I was creating some biplots in Qiime and noticed an odd "discrepancy" with the vectors being selected.
It says here that vector order is selected via importance and that "“Importance” is calculated for each feature based on the vector’s magnitude (euclidean distance from origin)".
My understanding from this is that the top 5 vectors are calculated as the most important and visually will appear as the largest vectors. However, if I pick a number of vectors instead of going with the default of 5 (ex: --p-number-of-features 10 ) then I start to see larger vectors included that were not present in the original top 5 (pictured at the bottom- white are vectors present in Top 10 but not top 5).
- Is vector size not related to its importance? If not, then what determines vector size?
- If vector size is related to importance - why doesn't Qiime output the top 5 largest vectors?
Hi @Karrma, Interesting question. I had to poke around with this on my own to get an idea of why this would happen.
The magnitudes are related to the importances, though they are calculated among all dimensions/axes - not just the ones that you're viewing at any given time. The following code provides the sorted importances associated with all features (adapted from the biplot source code here and using data from the Moving Pictures tutorial). This is how
qiime emperor biplot chooses which axes to display.
In : import qiime2
In : a = qiime2.Artifact.load('./biplot.qza')

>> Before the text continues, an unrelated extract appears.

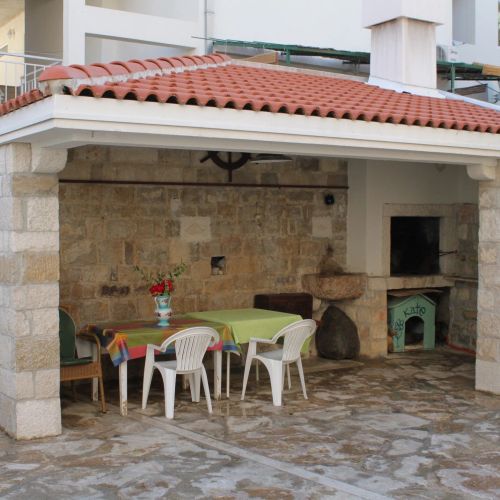 Apartmanok Parkolóhellyel Makarska - 6691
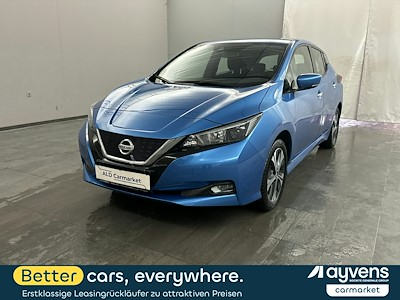 Nissan Leaf 62 kWh e+ Acenta Limousine, 5-turig, Direktantrieb, 1-Gang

In : from skbio import OrdinationResults
In : biplot = a.view(OrdinationResults)
In : feats = biplot.features.copy()
In : import numpy as np
In : origin = np.zeros_like(feats.columns)
In : from scipy.spatial.distance import euclidean
In : feats['importance'] = feats.apply(euclidean, axis=1, args=(origin,))

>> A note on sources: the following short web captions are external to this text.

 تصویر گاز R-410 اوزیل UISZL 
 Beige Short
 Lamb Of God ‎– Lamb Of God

In : feats.sort_values('importance', inplace=True, ascending=False)
In : feats['importance'][:10]
Name: importance, dtype: float64
The corresponding biplots are below. The features in purples are the features highlighted when calling
qiime emperor biplot with the default settings (show the top five most important features) and the features in yellow are the ones added when requesting the 10 most important features.
First, when looking at Axis 1 and 2 (Axis 3 is perpendicular to the plane that we're viewing here, so is effectively hidden) notice the purple features are those with the largest importance scores (see the data above). Also notice that feature
1d2e... has one of the largest magnitude vectors.
Now let's look at Axes 1 and 3. Notice that feature
1d2e... now has one of the shorted magnitudes (it's harder to see the label this time unfortunately). This illustrates that the magnitude that we can see in the first two dimensions doesn't reflect the magnitude in all of the dimensions used to compute the importance.
One thing that you can try, to get the magnitudes that you see to line up better with the importances, is to compute PCoA for only two or three axes. You can do this by calling
qiime diversity pcoa with the
--p-number-of-dimensions parameter set to 2 or 3. Then compute your biplot from that PCoA matrix. If you give this a try, I'll be very interested to hear if that changes your final interpretation of the data - if so, this might be something we want to suggest to users.